Last but not least, there’s also a Christmas-Special, following Days of Future Past, about Kitty Pryde being chased by a monster. A “coming-of-age” story, which I rather enjoyed, not least because Kitty Pryde clearly is the main-hero of Days of Future Past (and, looking at her wiki-entry, a very new addition to the cast back in 1980).
#3 – Days of Future Past
Days of Future Past is still easily the best story in the book. It’s a variation of the “Humanity-turns-Nazi-style-Genocide-vs-Mutants”-theme, which is a core theme the X-Men comics (and movies) keep coming back to time and again.
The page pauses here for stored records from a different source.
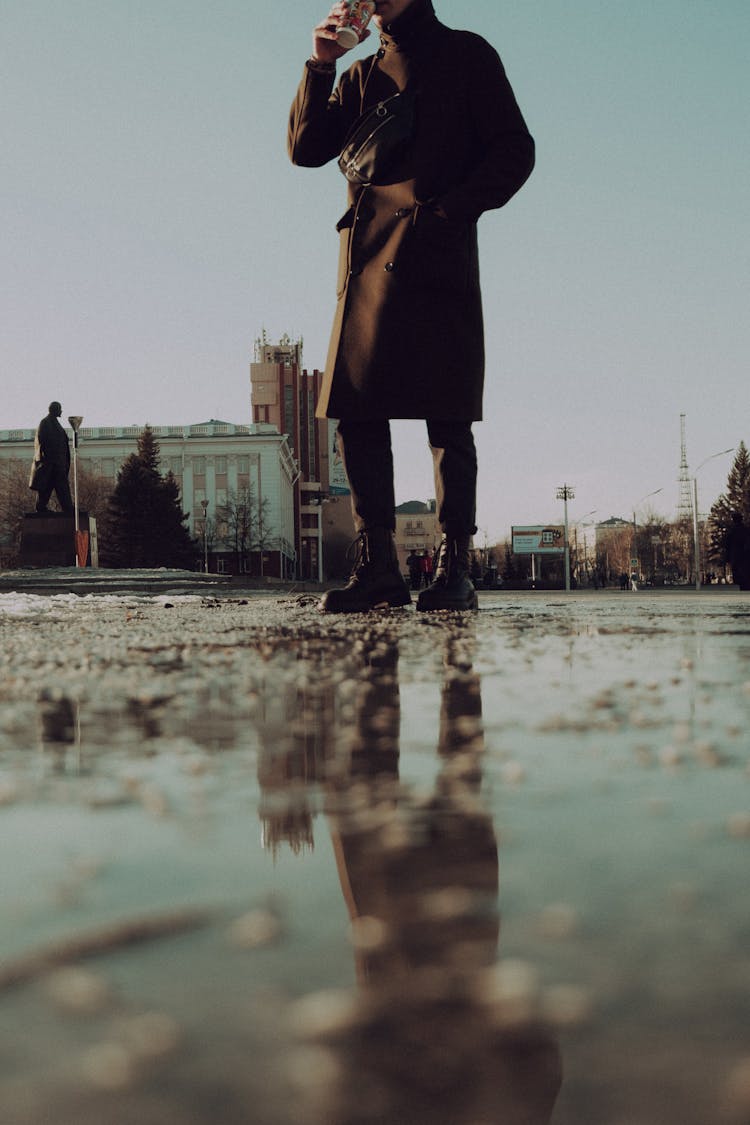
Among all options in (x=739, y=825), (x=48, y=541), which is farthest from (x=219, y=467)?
(x=739, y=825)

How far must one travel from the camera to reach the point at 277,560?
304 feet

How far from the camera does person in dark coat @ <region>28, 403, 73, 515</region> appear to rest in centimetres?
2653

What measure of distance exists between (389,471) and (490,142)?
56.9 inches

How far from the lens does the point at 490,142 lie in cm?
443

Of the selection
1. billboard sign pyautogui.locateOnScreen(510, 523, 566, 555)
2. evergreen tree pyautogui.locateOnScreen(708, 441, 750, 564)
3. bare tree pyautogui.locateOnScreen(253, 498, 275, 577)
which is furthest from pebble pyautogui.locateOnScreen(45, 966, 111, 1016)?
billboard sign pyautogui.locateOnScreen(510, 523, 566, 555)

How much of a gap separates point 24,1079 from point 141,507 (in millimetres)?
65040

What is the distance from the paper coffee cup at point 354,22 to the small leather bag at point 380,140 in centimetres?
38

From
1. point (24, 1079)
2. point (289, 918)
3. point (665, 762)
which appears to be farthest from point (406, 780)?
point (24, 1079)

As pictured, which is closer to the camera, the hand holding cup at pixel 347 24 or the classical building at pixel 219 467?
the hand holding cup at pixel 347 24

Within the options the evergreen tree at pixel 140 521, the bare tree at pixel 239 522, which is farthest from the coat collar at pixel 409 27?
the bare tree at pixel 239 522

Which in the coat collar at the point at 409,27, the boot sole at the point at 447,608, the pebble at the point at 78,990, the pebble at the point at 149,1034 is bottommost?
the pebble at the point at 149,1034

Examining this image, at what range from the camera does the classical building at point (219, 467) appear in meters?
90.0

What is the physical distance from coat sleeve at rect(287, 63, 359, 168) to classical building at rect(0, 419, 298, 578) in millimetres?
84808

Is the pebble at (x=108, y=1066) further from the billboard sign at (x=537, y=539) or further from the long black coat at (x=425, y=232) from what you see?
the billboard sign at (x=537, y=539)
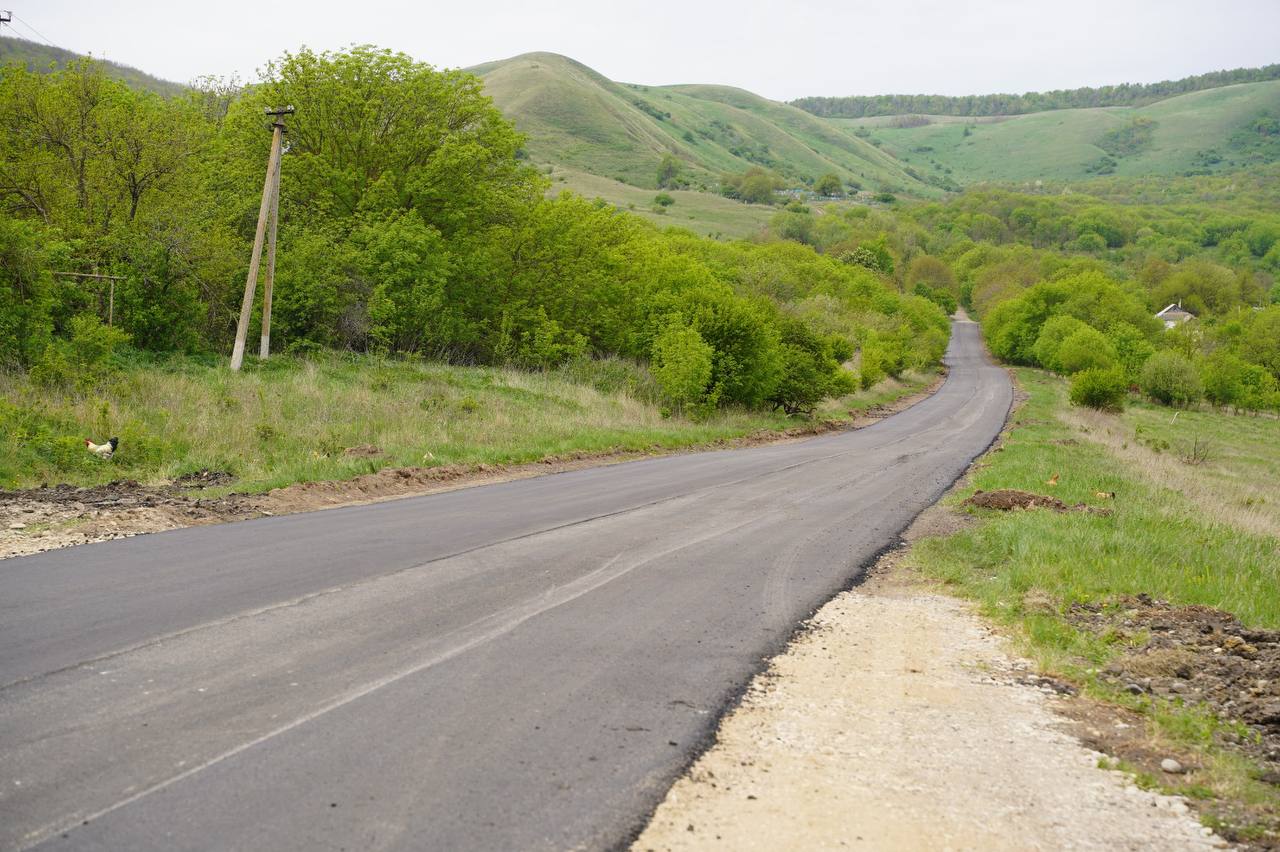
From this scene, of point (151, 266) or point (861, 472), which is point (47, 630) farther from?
point (151, 266)

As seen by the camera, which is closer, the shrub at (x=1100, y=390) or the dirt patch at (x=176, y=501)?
the dirt patch at (x=176, y=501)

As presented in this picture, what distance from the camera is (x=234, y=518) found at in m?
11.2

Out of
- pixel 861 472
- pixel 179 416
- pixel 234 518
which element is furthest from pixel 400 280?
pixel 234 518

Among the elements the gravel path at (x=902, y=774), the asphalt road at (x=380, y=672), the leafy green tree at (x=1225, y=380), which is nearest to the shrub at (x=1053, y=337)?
the leafy green tree at (x=1225, y=380)

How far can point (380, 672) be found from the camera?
5.76 m

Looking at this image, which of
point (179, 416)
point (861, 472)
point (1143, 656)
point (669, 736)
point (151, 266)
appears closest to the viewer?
point (669, 736)

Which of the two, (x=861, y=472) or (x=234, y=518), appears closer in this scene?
(x=234, y=518)

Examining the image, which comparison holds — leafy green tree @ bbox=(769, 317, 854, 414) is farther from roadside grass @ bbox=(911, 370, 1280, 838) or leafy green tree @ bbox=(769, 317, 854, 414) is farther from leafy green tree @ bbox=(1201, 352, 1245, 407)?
leafy green tree @ bbox=(1201, 352, 1245, 407)

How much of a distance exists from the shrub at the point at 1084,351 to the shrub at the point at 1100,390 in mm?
19615

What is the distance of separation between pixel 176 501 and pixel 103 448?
10.6 ft

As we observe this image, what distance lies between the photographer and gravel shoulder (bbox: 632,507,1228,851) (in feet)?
13.6

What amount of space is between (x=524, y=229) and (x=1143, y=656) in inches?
1232

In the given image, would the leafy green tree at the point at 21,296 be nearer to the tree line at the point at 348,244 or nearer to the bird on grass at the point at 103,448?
the tree line at the point at 348,244

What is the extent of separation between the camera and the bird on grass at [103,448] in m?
13.8
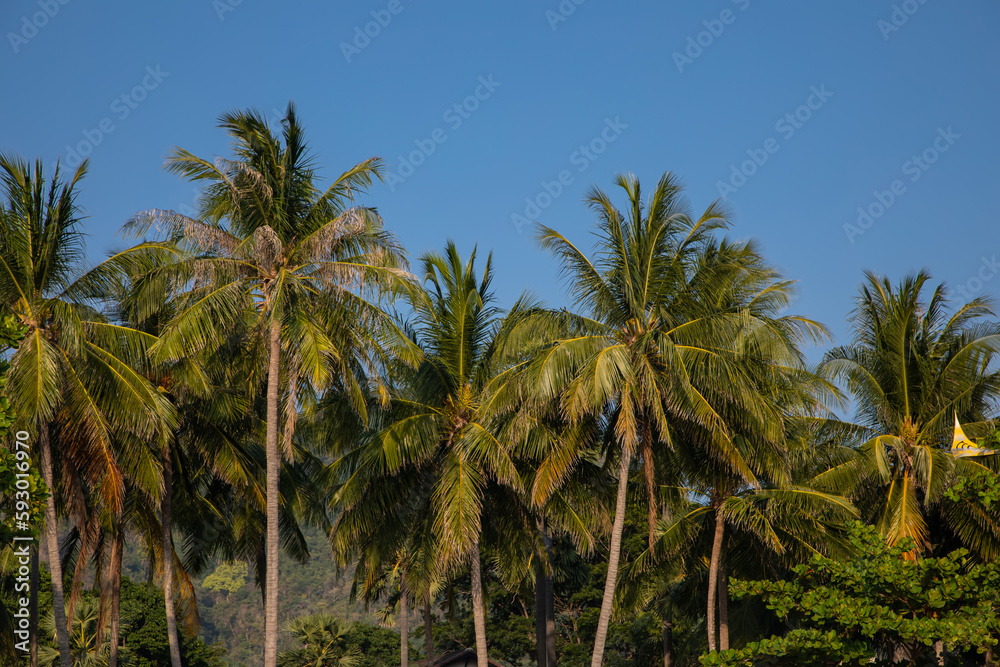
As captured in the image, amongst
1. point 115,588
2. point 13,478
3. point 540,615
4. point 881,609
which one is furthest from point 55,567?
point 881,609

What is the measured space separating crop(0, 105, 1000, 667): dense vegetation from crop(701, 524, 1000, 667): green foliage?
56mm

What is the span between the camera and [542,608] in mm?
25188

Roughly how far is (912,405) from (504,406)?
9.66m

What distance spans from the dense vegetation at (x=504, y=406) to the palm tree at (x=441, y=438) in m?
0.06

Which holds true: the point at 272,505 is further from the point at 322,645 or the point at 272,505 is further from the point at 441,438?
the point at 322,645

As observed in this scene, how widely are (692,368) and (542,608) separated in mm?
10252

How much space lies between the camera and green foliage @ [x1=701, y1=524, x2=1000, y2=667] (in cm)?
1317

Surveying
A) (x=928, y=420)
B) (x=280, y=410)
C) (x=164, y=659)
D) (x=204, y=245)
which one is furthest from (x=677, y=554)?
(x=164, y=659)

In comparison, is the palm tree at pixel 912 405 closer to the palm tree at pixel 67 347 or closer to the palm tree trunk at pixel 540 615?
the palm tree trunk at pixel 540 615

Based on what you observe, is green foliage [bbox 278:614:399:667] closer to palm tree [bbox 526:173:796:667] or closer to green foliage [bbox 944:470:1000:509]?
palm tree [bbox 526:173:796:667]

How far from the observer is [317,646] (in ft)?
129

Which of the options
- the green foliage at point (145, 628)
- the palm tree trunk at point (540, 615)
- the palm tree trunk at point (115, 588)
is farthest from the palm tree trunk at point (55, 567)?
the green foliage at point (145, 628)

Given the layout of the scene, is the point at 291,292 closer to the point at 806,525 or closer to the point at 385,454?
the point at 385,454

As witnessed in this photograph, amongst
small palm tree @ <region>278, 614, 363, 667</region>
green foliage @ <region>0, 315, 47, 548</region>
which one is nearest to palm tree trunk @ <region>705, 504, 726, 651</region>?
green foliage @ <region>0, 315, 47, 548</region>
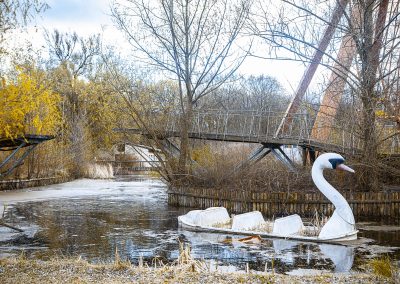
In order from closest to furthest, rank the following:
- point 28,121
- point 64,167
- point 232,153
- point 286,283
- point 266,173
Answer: point 286,283 < point 266,173 < point 232,153 < point 28,121 < point 64,167

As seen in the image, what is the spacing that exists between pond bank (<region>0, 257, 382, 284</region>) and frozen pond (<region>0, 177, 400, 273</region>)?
1129mm

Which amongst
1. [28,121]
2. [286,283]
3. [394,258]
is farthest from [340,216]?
[28,121]

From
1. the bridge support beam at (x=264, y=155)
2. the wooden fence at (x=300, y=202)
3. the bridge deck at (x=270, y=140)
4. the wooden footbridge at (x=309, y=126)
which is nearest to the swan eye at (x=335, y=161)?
the wooden footbridge at (x=309, y=126)

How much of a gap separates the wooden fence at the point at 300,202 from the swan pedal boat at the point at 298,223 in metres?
3.68

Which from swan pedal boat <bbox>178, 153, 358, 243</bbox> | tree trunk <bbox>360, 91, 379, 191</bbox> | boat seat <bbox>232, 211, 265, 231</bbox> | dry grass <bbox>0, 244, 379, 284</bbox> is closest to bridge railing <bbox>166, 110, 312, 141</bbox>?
tree trunk <bbox>360, 91, 379, 191</bbox>

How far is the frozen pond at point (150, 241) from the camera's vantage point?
9.73 metres

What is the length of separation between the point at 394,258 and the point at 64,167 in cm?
2477

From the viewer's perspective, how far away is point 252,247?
10.9 metres

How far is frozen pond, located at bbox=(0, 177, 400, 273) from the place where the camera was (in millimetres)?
9734

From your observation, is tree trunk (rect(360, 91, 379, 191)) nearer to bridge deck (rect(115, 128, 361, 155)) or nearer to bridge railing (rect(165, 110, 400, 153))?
bridge railing (rect(165, 110, 400, 153))

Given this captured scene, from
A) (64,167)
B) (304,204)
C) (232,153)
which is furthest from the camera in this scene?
(64,167)

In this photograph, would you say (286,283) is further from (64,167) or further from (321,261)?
(64,167)

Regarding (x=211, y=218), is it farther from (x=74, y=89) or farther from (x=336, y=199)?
(x=74, y=89)

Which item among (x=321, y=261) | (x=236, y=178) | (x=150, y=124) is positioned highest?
(x=150, y=124)
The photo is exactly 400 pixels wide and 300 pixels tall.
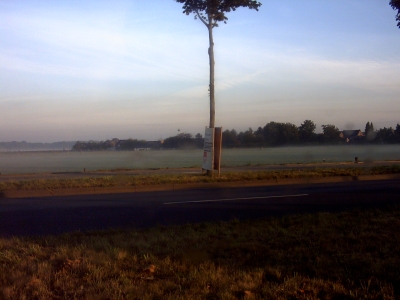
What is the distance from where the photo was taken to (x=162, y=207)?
11.8 meters

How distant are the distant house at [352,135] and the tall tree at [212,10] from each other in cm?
2531

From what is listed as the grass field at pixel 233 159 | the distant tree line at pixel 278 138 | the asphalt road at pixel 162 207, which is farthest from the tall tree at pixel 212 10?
the distant tree line at pixel 278 138

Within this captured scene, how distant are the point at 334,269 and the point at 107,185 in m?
12.4

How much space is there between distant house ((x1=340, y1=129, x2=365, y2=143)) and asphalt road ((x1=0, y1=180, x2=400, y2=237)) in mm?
27215

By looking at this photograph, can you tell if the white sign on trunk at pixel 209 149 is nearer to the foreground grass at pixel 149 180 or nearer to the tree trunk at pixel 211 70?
the tree trunk at pixel 211 70

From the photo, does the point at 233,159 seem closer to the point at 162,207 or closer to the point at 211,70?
the point at 211,70

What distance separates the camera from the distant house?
1632 inches

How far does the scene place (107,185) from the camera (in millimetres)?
16688

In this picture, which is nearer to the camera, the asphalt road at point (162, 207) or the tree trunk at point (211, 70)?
the asphalt road at point (162, 207)

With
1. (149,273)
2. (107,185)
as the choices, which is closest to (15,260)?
(149,273)

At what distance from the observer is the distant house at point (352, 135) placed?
136 ft

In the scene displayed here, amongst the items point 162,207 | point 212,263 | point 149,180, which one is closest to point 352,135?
→ point 149,180

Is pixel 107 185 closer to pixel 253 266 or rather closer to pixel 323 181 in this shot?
pixel 323 181

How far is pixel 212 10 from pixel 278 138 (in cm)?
2826
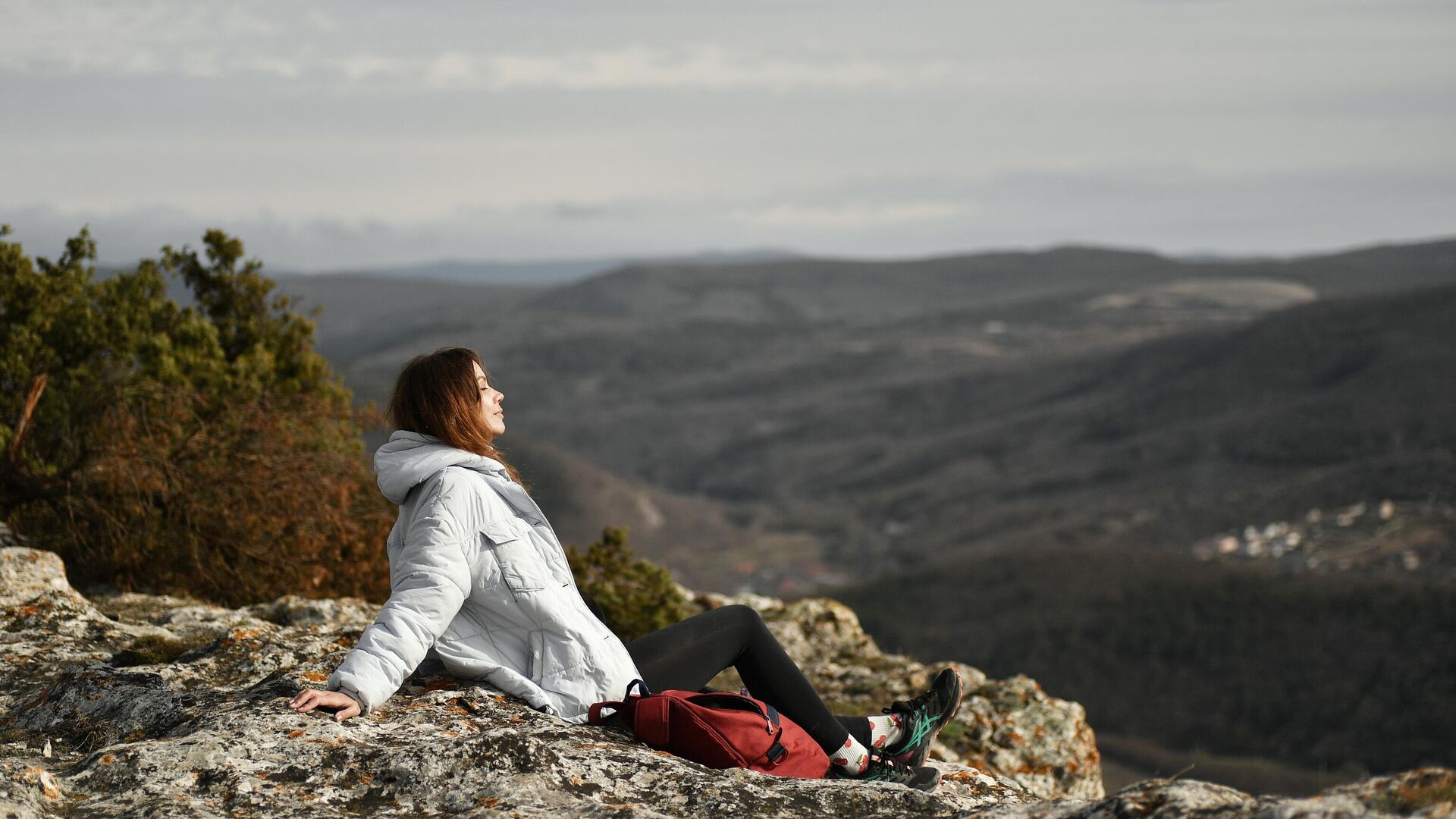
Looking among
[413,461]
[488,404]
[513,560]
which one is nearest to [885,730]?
[513,560]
Here, the dystopian future of 2013 (!) is a totalitarian nightmare of oppression and anti-mutant breeding. Most X-Men are dead. To change this hopeless future, X-Men Kitty Pryde telepathy-time-travels into her younger self of 1980s (the “present day” the comics were written in) to prevent the assassination of a U.S. Senator by evil Mutants, which will kick-off the totalitarian oppression defining the dystopian 2013.
It’s a complex story – as time-travel stories tend to be – with parallel events both in the “past” of 1980 and the “future” of 2013. It is well told, however, and comes with a little moral message about fear leading to totalitarian impulses, which could’ve easily been written in more recent years.
That said, I don’t see how this story – beyond the title itself – will have any relation to the upcoming X-Men: Days of Future Past movie. Not only the time-traveler changed – from Kitty Pryde to Wolverine – but the movie seem to tell a story about going back to the past of the 1970s, not about changing a dystopian future (which, given the comic’s age, happens to be 2013 in the book).
#4 – For Dedicated Fans Only
All in all, I am gonna say this is a book (i.e. the collected volume) for dedicated fans only.
Days of Future Past holds up well enough to the time, but it makes up very little of the overall book; 2 out of 6 issues to be exact.
Moreover, I doubt the upcoming movie will have anything to do with the comic, other than the fact that there’s a time-travel of an X-Men into his younger self (Kitty Pryde in the comic, Wolverine, it seems, in the movie).
As a comic book itself, the text-heavy 1980s style and the convoluted, often cheesy stories don’t make for the most enjoyable read. The Days of Future Past story-arc is clearly one of the better ones from the time, so it is easy to see why it’s fondly remembered.